SET TASK
Rewrite the listing from the line with "What is the intervening" up to and including the line with "Between the two", leaving the requests unchanged and multiplying every number in the answers (distances and coordinates) by 1.3. Round each result to the same number of decimal places it originally had, rounding halves up.
--- RECORDS PROVIDED ---
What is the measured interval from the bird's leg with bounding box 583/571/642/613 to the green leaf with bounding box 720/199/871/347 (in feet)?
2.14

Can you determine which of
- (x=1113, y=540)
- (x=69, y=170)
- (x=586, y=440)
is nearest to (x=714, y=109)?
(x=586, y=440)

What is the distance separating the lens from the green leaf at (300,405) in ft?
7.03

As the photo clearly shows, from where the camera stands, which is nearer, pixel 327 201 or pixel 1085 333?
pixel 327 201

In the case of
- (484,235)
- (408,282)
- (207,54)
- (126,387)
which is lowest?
---
--- RECORDS PROVIDED ---
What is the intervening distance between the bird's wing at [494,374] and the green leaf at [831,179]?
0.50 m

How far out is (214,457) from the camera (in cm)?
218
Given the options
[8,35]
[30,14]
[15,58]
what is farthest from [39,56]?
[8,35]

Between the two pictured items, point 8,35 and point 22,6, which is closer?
---
SOLUTION TO THE EXERCISE
What is the intervening distance between the bird's wing at [494,374] and the green leaf at [831,179]?
0.65 m

How far out is (214,457) from the camera (in cm)?
283
Given the options
[8,35]
[30,14]
[15,58]
what is farthest from [39,56]?
[10,46]

Between the two pictured items, point 8,35 and point 22,6, which is closer?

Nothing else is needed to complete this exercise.